I suppose I should have had a clue on the first tee, when “Ed” was sitting in his cart talking on his cell phone. We knew – my son and I – it would be slow going because Ed had brought along his son who was about seven. I am a proponent of junior golf, but perhaps not at the height of the day on a jam-packed course.

The course was in Leavenworth, Wash. Leavenworth is a Bavarian theme town and draws a lot of visitors to the sunny (east) side of the Cascade Mountains. The course is an adequate 18-holer, not especially difficult, with a lot of trees. “Dad” played from the whites, as did my son Scott and I, and the little kid played from the reds.

The second clue ought have been when the kid out-drove his dad off the first box. Together their drives equaled about 70 yards. As I am wont to do, I looked behind the tee and was delighted to see a foursome, two of each gender in their 70s, on deck. We probably would not be holding them up. This was of concern because there were backups all around the course and letting anyone play through only meant another four were on their heels.

Scott and I each drove over a 100 miles to meet here, coming from opposite directions. I made the tee time for 2:00 p.m., with no thought that we might be paired with the twosome from hell, through no fault of the little guy. He had not been taught much.

SOURCE INFORMATION:
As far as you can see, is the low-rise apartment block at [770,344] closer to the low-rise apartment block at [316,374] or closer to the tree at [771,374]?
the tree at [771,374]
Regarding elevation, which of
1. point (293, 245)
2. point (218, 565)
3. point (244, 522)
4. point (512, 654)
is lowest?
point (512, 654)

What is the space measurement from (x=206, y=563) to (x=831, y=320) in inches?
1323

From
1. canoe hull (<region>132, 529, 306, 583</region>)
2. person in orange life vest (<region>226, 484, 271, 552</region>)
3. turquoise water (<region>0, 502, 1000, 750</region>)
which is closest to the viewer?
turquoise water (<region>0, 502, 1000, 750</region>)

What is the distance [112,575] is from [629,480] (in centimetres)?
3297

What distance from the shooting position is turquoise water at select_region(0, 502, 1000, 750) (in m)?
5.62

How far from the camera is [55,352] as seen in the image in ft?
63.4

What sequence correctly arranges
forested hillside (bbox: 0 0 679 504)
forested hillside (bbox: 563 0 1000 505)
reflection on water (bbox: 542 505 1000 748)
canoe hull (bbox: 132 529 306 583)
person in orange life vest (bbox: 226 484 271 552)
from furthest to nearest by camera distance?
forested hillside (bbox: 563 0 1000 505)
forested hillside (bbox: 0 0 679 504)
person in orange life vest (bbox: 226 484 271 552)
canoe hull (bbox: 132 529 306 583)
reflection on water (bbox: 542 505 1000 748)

==

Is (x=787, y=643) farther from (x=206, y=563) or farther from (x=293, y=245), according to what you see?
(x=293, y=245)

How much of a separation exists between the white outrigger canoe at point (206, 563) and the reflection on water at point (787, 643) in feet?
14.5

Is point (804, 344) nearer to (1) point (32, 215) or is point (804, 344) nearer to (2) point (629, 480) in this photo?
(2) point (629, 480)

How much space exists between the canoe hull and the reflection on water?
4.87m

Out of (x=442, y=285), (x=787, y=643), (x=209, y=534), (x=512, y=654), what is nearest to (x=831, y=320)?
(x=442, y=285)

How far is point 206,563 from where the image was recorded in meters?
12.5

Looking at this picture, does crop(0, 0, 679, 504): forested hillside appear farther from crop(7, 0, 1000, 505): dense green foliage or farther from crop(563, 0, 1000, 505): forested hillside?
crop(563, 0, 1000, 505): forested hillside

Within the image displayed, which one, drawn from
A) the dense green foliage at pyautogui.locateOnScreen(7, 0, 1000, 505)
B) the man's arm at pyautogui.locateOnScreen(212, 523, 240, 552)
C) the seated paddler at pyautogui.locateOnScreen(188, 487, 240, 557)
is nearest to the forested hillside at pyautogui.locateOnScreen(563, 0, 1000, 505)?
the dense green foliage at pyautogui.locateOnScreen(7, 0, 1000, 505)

WHAT IS NEEDED:
In the golf story, why was the narrator glad to see the foursome in their 70s waiting behind the first tee? Answer in one to three sentences.

SOLVED EXERCISE:
The narrator figured the group probably wouldn't be held up by them. That mattered because the whole course was backed up, so letting anyone play through would only bring another four right behind.